Most people will say it can’t be fair for people who have no right to be here in the UK to continue to exist as everybody else does with bank accounts, with driving licences and with access to rented accommodation. We are going to be changing that because we don’t think that is fair … What we don’t want is a situation where people think that they can come here and overstay because they’re able to access everything they need.

The hostile environment policy led to two major scandals, the Windrush scandal and the Mediterranean scandal. I am concerned here with the Windrush scandal.

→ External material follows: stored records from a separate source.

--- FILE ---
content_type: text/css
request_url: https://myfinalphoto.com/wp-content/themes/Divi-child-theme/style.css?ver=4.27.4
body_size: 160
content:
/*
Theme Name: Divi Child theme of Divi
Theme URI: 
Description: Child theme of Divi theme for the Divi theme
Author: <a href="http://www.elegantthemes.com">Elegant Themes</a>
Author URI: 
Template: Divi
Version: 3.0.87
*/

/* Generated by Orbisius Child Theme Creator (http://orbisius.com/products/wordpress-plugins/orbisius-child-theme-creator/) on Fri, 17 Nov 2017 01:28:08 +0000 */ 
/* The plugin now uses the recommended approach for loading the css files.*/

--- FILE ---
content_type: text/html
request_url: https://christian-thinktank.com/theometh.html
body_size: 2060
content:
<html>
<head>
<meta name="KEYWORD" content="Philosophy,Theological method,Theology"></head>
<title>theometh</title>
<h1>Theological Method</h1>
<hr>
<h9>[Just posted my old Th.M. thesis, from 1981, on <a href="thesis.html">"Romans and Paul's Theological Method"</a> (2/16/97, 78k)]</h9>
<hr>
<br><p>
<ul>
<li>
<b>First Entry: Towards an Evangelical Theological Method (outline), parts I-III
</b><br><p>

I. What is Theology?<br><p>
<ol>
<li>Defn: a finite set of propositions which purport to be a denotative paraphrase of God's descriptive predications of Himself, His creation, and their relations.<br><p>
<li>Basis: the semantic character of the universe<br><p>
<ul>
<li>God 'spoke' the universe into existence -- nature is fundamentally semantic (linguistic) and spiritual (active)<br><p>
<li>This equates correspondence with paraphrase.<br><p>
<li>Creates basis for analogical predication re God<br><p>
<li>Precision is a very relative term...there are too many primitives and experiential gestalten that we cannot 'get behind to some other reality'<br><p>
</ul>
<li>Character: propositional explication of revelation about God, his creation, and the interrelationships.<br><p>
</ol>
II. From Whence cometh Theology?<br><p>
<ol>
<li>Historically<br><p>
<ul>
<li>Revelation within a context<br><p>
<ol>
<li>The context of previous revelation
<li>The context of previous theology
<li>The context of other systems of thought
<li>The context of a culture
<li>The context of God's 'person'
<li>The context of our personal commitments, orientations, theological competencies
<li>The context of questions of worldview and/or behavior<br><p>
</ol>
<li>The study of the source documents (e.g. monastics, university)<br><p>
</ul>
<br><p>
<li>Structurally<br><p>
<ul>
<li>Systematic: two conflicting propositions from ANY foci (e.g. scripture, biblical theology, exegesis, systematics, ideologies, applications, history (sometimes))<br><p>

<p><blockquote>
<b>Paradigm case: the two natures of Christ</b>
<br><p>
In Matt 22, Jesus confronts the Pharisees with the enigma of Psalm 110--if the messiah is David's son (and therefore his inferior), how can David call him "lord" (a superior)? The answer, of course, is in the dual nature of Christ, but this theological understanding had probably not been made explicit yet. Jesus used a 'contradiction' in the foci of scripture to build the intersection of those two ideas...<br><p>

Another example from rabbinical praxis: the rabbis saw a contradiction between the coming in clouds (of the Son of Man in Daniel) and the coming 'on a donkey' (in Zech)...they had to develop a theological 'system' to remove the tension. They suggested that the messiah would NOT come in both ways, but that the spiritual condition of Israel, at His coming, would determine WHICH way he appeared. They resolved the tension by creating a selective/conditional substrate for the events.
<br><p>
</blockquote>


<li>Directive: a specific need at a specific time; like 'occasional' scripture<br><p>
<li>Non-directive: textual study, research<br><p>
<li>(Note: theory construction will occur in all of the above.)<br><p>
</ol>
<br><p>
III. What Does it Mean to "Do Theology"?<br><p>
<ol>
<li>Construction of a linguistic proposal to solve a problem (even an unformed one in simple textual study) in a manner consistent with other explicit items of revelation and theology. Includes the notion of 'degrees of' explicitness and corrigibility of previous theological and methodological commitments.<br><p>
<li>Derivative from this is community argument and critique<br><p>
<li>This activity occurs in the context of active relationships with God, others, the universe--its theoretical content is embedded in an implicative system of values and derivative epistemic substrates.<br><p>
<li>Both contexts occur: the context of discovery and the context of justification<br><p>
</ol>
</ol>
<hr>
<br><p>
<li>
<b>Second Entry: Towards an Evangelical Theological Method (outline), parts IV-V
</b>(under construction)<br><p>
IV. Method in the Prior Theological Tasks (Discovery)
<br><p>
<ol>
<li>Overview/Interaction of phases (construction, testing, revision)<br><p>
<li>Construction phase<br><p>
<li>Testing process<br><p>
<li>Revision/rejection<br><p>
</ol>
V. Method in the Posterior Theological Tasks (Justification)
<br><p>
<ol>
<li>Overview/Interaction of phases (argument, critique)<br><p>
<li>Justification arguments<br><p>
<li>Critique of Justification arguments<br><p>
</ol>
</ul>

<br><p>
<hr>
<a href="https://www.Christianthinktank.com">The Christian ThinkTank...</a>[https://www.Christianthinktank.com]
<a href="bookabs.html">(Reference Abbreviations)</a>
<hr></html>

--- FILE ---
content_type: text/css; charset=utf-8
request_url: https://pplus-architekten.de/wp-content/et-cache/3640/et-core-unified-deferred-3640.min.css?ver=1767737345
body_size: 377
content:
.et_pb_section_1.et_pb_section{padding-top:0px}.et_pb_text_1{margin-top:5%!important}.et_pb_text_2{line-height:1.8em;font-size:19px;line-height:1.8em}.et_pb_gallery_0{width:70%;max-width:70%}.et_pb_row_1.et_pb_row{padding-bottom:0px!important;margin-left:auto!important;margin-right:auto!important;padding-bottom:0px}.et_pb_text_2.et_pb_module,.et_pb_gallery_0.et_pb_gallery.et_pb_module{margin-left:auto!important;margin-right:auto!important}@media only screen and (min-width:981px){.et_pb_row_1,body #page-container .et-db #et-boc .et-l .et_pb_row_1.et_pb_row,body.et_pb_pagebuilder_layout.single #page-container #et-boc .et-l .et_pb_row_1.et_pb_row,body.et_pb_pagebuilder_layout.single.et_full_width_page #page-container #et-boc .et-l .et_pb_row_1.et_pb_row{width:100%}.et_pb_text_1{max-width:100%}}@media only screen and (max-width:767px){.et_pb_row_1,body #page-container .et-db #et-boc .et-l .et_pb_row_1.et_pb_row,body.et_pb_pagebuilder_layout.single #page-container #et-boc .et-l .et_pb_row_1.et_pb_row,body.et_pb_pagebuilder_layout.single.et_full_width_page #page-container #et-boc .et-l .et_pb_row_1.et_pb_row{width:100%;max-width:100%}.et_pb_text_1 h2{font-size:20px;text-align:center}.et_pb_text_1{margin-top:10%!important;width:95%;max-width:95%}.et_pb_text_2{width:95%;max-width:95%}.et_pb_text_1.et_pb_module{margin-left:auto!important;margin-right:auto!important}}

The name refers to the “Windrush generation”, British citizens from British colonies and ex-colonies in the Caribbean who had come to the UK to work and help rebuild the country after the Second World War. The first group came by boat, the SS Empire Windrush, in 1948. What happened during the hostile environment was particularly scandalous because this whole cohort of people who had been citizens for decades were told they were not. The House of Commons Home Affairs Select Committee, which later investigated the scandal, summed up what happened to them in a few succinct sentences. Members of the Windrush generation were

denied access to employment, healthcare, housing and other services in the UK. In some cases, people who had every right to live in the UK were targeted for removal, held in immigration detention, deported or prevented from returning to the UK from visits abroad. Upon trying to resolve their status with the Home Office, they faced obstacles such as “often insurmountable” requirements for decades-worth of evidence to demonstrate their time in the UK and significant application fees.

The Guardian story shows that the hostile environment has not disappeared. Samuel Jarrett-Coker is the latest of its victims to be revealed. There were half-hearted apologies, despite court cases won, and a failed compensation scheme set up. Yet many people have probably concluded that the scandal is over and the ill-treatment of its innocent victims a thing of the past.

Not any more.

Samuel Jarrett-Coker, 13 years after Cameron and May spawned the hostile environment, is in danger of losing his home and is threatened with deportation, after a lifetime in the UK, all because he hasn’t got a passport and, says the Home Office, must prove his British citizenship or be thrown out of the country.

I have written to my MP in Hull, Diana Johnson, about Samuel. I have explained to her that there is

absolutely no justification for Mr Jarrett-Coker’s treatment. The arguments put by the Home Office in his case were dismissed and settled in court in the Hubert Howard case in 2019, when Lord Justice Underhill declared that Hubert Howard’s residence in the UK “was lawful from his first arrival in 1960”.

The Home Office has been consistently abusive for decades. There’s not much we can do about the distant past. But we can bring the Windrush scandal to its end. I have suggested to Diana Johnson that as

we now have a Labour government, of which you are a member, it must surely be possible, now, to bring such Home Office abuse and the Windrush injustice, to an end. Three things should surely be done: stop the Home Office’s abuse; give Mr Jarrett-Coker his citizenship rights; and give all the surviving Windrush victims the compensation they deserve. If these actions are not taken, and fast, and if the Home Office is allowed to continue its abusive ways unchecked by politicians, not one of our ethnic communities (in Hull or anywhere else) is safe.

Read about Samuel Jarrett-Coker and then write to your MP. They all need to know, or be reminded of, what is still being done in our name to the innocent victims of what Theresa May called the “really hostile environment”.